* [GIVEN TASK 1]: From the rows below, pull out every line that contains the word "inches".

* [READING TEXT]:
* * * * * * *

Email classification models using Naive Bayesian, SVM and Neural Networks

Question

Hello,

I am a student at the University of Gloucestershire and have decided to extend some of the email classification work that we did earlier this year for my dissertation. Please forgive me if my question is too vague or I do not provide enough information but I have read through the manual and scoured the forums but can not find an answer.

I am trying to compare the performance of the 3 classification models (mentioned above) when tasked with classifying SPAM and non-SPAM email. I have a corpus of emails that is already categorized into SPAM and non-SPAM (the corpus is in the form of text files and is used as an example in the book "Machine Learning for Hackers [O'Reilly, 2012]")

I have managed to make a start on my models but keep running into problems. I have not accomplished a great deal, basically I have go to the stage of Processing Documents from Files, creating a Vector which removes some of the unwanted data through stemming and tokenizing, then Wordlist to Data, then Write to Excel. That is where I get a bit stuck, I'm not sure how to complete the models or even if what I have done previously is correct.

I know it's a big ask but I would really appreciate it if somebody would be kind enough to take me through creating one of the models step-by-step (I assume that once I have completed one model, the other 2 should be very similar).

Thanks for your time.
Elliot

roohishahid · Answer

have you found solution to this ??

MariusHelf · Answer

Hi Elliot,

did you already check out our video tutorials on our website? They explain quite well how to create and validate models in general, and there are videos specially tailored to text processing. If you combine the knowledge from both video series, you are almost there :)

If you have any specific problems, please let us know.

Best regards,
Marius

* * * * * * *

* [ROWS]:
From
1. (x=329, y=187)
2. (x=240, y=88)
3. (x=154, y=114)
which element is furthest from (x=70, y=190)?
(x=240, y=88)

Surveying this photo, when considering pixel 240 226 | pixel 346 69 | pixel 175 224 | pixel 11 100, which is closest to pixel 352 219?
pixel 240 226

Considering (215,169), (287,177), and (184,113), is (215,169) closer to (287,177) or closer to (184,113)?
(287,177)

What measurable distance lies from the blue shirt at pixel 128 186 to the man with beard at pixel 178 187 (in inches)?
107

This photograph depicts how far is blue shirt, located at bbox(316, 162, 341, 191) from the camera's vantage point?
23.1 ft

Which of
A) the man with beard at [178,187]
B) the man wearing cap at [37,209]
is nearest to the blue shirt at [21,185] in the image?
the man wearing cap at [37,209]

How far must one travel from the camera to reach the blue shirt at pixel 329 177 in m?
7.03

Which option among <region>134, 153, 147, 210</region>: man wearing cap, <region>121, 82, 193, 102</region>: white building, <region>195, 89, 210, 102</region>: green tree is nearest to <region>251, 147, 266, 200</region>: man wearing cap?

* * * * * * *

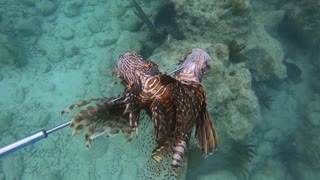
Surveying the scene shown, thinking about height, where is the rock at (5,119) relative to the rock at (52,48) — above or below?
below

* * * * * * *

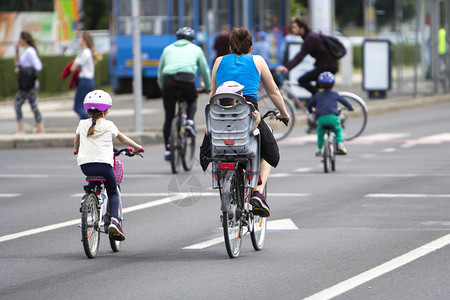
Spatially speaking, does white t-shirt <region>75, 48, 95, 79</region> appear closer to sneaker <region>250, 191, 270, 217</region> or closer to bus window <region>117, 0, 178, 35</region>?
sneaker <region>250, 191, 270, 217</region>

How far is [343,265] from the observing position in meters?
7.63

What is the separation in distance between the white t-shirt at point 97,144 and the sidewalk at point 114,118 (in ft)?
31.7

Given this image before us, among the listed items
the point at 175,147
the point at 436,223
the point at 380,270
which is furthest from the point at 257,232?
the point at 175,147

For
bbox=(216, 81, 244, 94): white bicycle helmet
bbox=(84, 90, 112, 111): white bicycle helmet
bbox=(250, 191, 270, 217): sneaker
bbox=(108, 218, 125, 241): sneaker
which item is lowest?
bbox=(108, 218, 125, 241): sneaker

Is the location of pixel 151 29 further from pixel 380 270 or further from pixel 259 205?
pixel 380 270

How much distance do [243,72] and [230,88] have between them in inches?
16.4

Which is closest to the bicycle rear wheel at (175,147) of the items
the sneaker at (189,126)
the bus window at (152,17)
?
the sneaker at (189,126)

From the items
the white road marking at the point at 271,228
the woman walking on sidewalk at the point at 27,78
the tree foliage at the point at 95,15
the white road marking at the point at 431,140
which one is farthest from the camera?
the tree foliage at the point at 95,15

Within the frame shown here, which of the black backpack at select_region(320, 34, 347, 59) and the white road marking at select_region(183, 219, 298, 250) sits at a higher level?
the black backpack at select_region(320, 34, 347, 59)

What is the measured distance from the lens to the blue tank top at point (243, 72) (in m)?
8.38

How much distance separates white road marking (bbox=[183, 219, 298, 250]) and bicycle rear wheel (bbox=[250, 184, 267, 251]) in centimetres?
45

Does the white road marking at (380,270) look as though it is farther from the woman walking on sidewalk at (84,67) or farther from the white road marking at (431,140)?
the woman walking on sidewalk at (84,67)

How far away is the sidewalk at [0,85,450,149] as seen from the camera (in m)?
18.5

* * * * * * *

* [GIVEN TASK 2]: According to the forum thread above, which book uses the email corpus as an example?

* [CORRECT RESPONSE 1]:
What measurable distance lies from the blue shirt at pixel 128 186 to the man with beard at pixel 178 187 (in inches)?
How much distance do [243,72] and [230,88] have between them in inches?

* [CORRECT RESPONSE 2]: "Machine Learning for Hackers" (O'Reilly, 2012)